Anak merupakan peniru yang sangat handal. Menurut Peter L. Berger, tahapan sosialisasi paling utama dalam diri manusia terjadi pada saat sosialisasi primer, yakni ketika seorang anak baru dilahirkan hingga mereka melewati fase remaja. Pada tahap sosialisasi itu, menurut George Herbert Mead, terdapat tahapan play stage alias tahap peniruan.
Tindakan-tindakan kekerasan yang dilakukan oleh guru, bahkan yang telah dinormalisasi itu, adalah wujud sosialisasi paling nyata bahwa kekerasan itu seolah-olah layak dilakukan. Dan para siswa mencontoh itu.
Mirisnya, anak-anak adalah individu yang paling lemah dalam menyaring apa yang mereka lihat. Mereka masih belum begitu bisa menyaring mana yang baik dan buruk bagi mereka. Mereka hanya melihat, oh guru saya melakukan ini. Karena dia adalah guru saya, berarti saya wajib menirunya.
Program Anti Kekerasan Hanya Sebatas Simbol
Lantas apakah ada program-program untuk mengatasi masalah kekerasan ini?
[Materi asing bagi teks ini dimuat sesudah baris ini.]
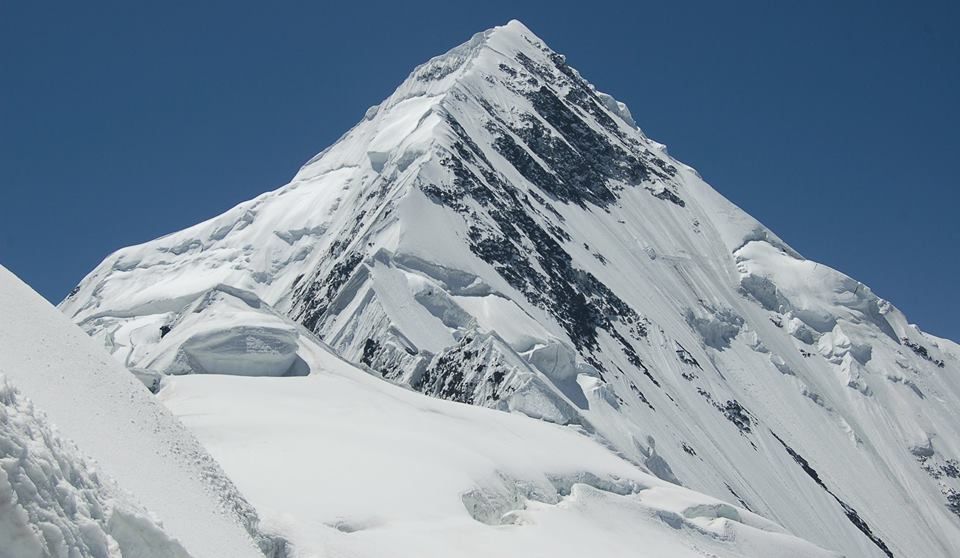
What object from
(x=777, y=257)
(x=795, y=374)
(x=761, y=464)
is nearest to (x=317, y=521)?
(x=761, y=464)

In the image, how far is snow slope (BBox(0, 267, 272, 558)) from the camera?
33.6ft

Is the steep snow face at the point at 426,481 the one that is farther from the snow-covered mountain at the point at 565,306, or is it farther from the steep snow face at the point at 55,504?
the steep snow face at the point at 55,504

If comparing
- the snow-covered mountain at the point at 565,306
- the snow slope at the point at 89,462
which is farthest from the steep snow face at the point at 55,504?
the snow-covered mountain at the point at 565,306

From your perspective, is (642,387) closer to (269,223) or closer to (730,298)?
(730,298)

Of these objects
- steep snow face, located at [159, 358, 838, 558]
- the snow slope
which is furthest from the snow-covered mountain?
the snow slope

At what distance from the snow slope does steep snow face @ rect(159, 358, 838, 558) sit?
366 centimetres

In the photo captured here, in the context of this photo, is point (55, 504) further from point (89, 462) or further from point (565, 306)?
point (565, 306)

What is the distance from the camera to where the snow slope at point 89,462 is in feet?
33.6

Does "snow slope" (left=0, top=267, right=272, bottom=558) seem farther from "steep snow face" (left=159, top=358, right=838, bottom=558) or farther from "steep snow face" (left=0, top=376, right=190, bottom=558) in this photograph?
"steep snow face" (left=159, top=358, right=838, bottom=558)

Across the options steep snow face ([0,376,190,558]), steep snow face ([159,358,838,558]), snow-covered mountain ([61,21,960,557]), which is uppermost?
snow-covered mountain ([61,21,960,557])

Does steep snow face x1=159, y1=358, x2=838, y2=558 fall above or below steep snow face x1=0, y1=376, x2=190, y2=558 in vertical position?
above

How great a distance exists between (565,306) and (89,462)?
72463mm

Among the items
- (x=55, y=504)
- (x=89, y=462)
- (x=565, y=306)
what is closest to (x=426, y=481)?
(x=89, y=462)

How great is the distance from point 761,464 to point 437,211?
38.2 m
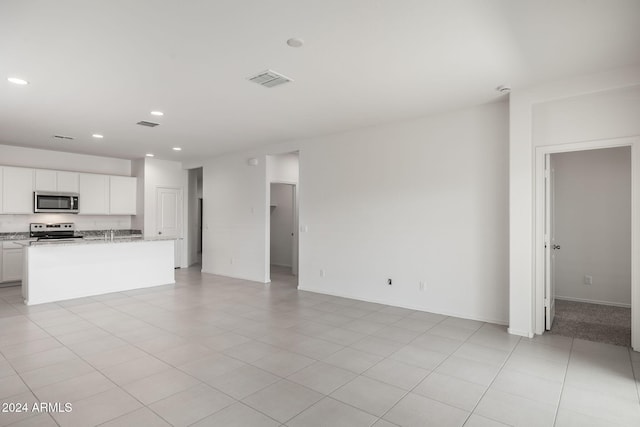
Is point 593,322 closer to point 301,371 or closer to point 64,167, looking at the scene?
point 301,371

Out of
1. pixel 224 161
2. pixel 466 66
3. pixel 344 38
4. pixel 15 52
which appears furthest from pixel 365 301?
pixel 15 52

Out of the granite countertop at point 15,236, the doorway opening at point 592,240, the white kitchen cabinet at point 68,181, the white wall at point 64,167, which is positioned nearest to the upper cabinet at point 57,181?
the white kitchen cabinet at point 68,181

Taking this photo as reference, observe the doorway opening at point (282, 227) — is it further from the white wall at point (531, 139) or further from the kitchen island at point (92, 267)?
the white wall at point (531, 139)

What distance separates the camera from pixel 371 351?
3586 millimetres

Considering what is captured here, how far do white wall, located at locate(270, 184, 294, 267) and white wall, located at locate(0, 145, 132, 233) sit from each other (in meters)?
3.59

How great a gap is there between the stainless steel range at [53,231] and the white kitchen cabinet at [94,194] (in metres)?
0.42

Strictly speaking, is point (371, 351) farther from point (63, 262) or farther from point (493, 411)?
point (63, 262)

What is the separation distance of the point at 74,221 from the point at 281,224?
4.71 m

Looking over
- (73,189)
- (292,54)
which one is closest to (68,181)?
(73,189)

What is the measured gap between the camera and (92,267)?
19.8 feet

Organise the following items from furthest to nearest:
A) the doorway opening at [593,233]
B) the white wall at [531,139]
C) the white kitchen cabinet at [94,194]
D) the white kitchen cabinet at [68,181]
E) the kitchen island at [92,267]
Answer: the white kitchen cabinet at [94,194] < the white kitchen cabinet at [68,181] < the kitchen island at [92,267] < the doorway opening at [593,233] < the white wall at [531,139]

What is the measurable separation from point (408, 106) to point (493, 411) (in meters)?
3.49

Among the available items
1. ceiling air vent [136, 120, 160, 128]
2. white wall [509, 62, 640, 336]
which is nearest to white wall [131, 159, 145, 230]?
ceiling air vent [136, 120, 160, 128]

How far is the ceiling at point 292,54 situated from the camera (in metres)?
2.48
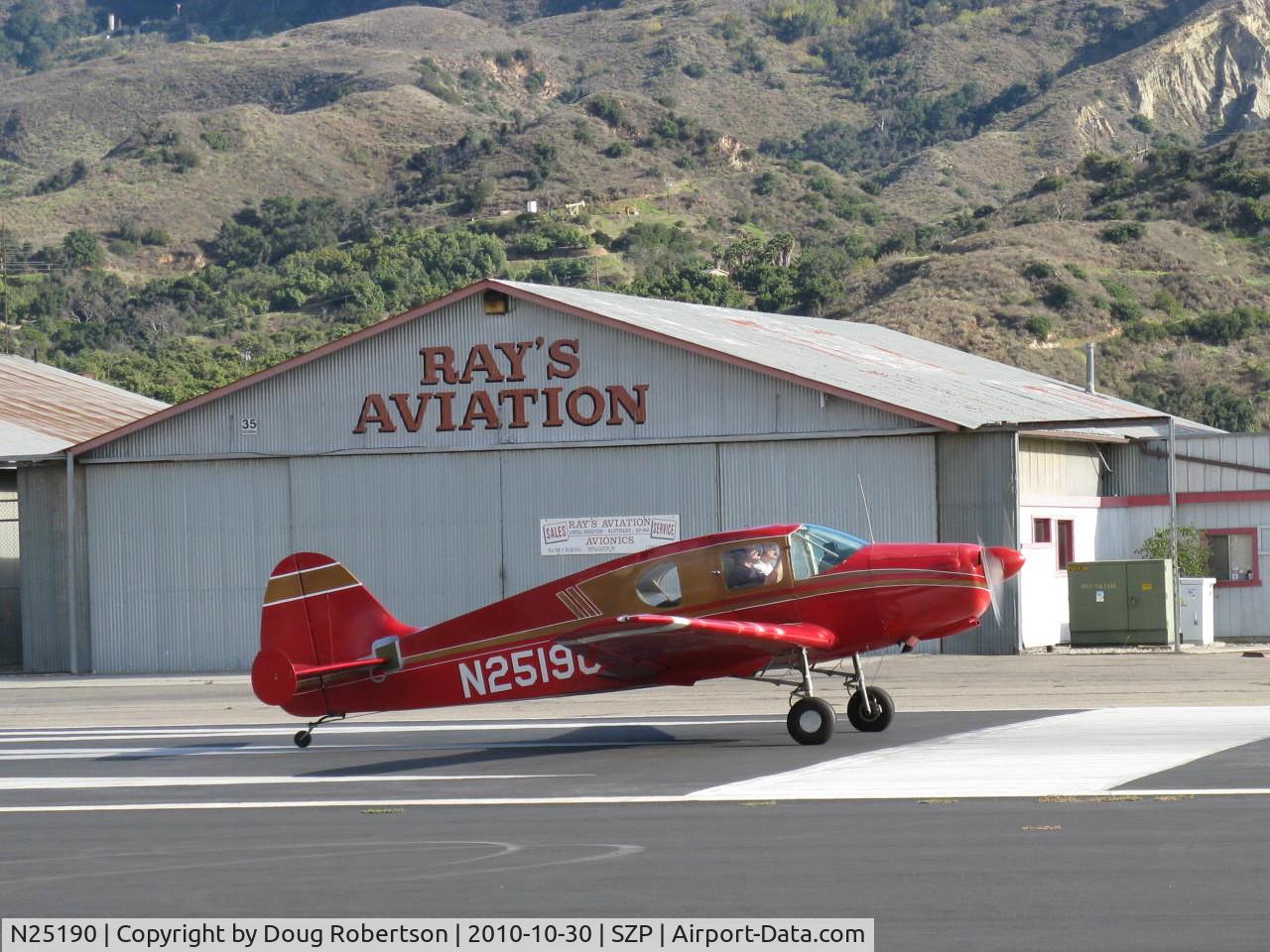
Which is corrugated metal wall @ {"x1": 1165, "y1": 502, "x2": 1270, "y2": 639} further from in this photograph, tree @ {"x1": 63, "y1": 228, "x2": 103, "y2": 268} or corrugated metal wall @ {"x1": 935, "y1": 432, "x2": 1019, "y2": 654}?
tree @ {"x1": 63, "y1": 228, "x2": 103, "y2": 268}

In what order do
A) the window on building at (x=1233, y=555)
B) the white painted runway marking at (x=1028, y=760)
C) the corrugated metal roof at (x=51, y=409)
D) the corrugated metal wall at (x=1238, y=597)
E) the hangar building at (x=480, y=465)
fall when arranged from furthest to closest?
the corrugated metal roof at (x=51, y=409)
the window on building at (x=1233, y=555)
the corrugated metal wall at (x=1238, y=597)
the hangar building at (x=480, y=465)
the white painted runway marking at (x=1028, y=760)

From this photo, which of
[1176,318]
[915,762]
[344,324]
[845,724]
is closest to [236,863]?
[915,762]

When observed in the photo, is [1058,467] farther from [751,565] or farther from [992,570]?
[751,565]

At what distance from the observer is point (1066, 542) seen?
3522 centimetres

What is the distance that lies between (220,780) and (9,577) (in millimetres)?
24832

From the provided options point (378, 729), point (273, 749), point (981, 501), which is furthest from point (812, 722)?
point (981, 501)

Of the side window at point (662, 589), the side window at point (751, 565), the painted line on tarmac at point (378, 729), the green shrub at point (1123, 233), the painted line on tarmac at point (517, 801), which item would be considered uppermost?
the green shrub at point (1123, 233)

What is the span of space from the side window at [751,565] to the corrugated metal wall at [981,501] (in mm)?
13426

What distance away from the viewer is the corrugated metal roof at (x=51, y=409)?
38781 millimetres

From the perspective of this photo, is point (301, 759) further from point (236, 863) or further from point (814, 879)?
point (814, 879)

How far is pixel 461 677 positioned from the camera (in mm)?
18391

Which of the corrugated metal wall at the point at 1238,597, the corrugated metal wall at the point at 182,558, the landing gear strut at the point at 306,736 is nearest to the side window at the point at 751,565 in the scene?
the landing gear strut at the point at 306,736

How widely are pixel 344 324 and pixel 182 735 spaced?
334ft

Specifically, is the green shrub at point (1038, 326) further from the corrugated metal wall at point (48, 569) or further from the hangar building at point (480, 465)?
the corrugated metal wall at point (48, 569)
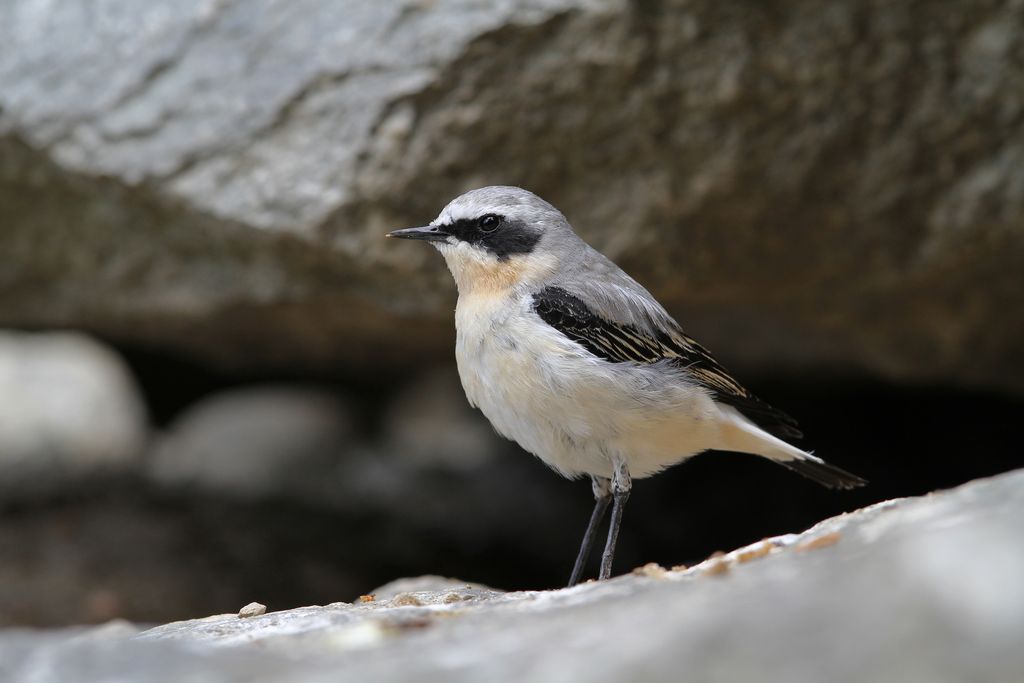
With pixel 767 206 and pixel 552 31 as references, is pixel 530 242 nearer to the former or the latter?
pixel 552 31

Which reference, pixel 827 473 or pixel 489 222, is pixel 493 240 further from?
pixel 827 473

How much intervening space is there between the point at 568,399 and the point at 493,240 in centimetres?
102

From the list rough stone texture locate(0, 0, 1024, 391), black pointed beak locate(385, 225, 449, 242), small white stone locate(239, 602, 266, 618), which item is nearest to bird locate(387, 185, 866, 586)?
black pointed beak locate(385, 225, 449, 242)

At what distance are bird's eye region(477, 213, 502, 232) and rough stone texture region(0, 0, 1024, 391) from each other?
4.28ft

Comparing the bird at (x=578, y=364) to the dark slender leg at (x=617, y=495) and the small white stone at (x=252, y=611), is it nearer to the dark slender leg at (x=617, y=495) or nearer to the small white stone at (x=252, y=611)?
the dark slender leg at (x=617, y=495)

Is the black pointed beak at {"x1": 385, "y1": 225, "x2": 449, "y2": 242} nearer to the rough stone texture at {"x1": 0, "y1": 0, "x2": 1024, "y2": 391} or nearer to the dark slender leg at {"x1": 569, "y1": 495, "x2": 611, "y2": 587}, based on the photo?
the rough stone texture at {"x1": 0, "y1": 0, "x2": 1024, "y2": 391}

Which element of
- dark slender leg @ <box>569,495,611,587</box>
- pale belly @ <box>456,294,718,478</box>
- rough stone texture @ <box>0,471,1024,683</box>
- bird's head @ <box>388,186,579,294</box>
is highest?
bird's head @ <box>388,186,579,294</box>

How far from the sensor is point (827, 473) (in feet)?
19.1

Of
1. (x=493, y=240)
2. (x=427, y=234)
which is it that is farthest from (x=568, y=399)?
(x=427, y=234)

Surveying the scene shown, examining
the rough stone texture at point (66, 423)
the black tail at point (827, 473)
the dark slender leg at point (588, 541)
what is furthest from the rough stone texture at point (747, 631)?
the rough stone texture at point (66, 423)

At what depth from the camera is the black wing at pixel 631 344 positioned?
17.1 feet

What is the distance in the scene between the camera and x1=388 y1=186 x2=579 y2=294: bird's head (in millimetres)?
5508

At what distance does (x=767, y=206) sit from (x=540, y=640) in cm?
485

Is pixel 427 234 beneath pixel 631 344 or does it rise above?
above
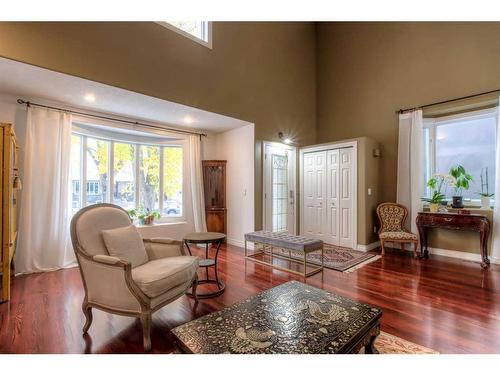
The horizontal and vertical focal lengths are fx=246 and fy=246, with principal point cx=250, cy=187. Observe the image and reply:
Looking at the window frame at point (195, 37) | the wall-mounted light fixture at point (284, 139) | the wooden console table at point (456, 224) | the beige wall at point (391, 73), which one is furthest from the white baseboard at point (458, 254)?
the window frame at point (195, 37)

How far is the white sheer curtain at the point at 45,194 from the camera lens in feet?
10.7

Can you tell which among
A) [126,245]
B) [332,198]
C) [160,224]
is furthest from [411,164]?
[160,224]

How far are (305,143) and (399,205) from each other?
2.34 metres

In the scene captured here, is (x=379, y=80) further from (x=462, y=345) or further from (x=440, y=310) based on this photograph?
(x=462, y=345)

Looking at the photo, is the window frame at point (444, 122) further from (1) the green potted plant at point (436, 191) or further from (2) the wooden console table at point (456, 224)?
(2) the wooden console table at point (456, 224)

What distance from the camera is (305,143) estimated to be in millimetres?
5762

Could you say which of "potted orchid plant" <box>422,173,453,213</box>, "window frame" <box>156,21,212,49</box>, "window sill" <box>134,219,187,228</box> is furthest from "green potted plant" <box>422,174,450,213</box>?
"window sill" <box>134,219,187,228</box>

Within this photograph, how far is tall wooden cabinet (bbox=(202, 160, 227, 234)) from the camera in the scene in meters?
5.12

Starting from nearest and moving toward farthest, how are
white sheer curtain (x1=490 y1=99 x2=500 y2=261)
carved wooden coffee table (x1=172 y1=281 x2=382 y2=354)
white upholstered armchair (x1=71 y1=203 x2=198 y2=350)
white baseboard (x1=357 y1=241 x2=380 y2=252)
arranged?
carved wooden coffee table (x1=172 y1=281 x2=382 y2=354), white upholstered armchair (x1=71 y1=203 x2=198 y2=350), white sheer curtain (x1=490 y1=99 x2=500 y2=261), white baseboard (x1=357 y1=241 x2=380 y2=252)

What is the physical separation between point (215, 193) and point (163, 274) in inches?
128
Ketika saya berkunjung ke beberapa sekolah, saya memang menemui program-program anti kekerasan. Misalnya Sekolah Ramah Anak yang merupakan program dari pemerintah dan sekolah untuk menciptakan lingkungan pendidikan yang bebas dari kekerasan, baik dari guru ke siswa, guru ke guru, maupun siswa ke siswa.
Memang program itu bagus, niatnya sangat mulia, dan visi misinya sangat brilian. Namun sayangnya, sebagaimana kebanyakan program-program pemerintah, proyek tersebut hanya simbolik belaka, mangkrak, dan tak berkelanjutan.
Baca juga:
Program-program semacam ini hanya sebatas mencetak banner bertuliskan anti kekerasan, berkumpul bersama, mendengar pidato, tanda tangan bersama, dan ditutup oleh foto bersama. Sudah begitu saja, selebihnya sekolah berlangsung sebagaimana sebelumnya. Kekerasan masih sering ditemui, entah verbal, fisik maupun simbolik.
Mirisnya lagi, pemangku kebijakan yang berada di singgasana dan para pejuang pendidikan di atas sana masih sibuk mengurusi kurikulum yang katanya merdeka, masih sibuk dengan wacana skripsi yang dihapuskan, dengan persoalan asesmen nasional, atau mengurusi soal ujian esai atau pilihan ganda. Sementara itu, persoalan karakter masih dilirik sebelah mata.
Di Cina, pendidikan tidak begitu mengurusi persoalan ujian akhir siswa, tidak sibuk mengurusi penilaian akhir atau hal-hal birokratis lainnya. Di negara itu, mereka sibuk menyusun program untuk membangun karakter siswa. Persoalan kecerdasan nomor dua, yang penting adalah karakter bagi mereka.
Bagaimana dengan Indonesia? Jangankan mengurusi pendidikan karakter, kasus kekerasan oleh anak yang viral saja tidak membuat lembaga pendidikan turun tangan, yang mengurus kasus tersebut justru aparat kepolisian.
Sampai detik ini saya percaya bahwa siswa atau anak yang melakukan kekerasan itu bukanlah pelaku. Mereka juga korban, lebih tepatnya korban dari struktur sosial yang bobrok, korban dari institusi pendidikan yang amburadul, dan korban dari betapa tidak becusnya pendidikan kita.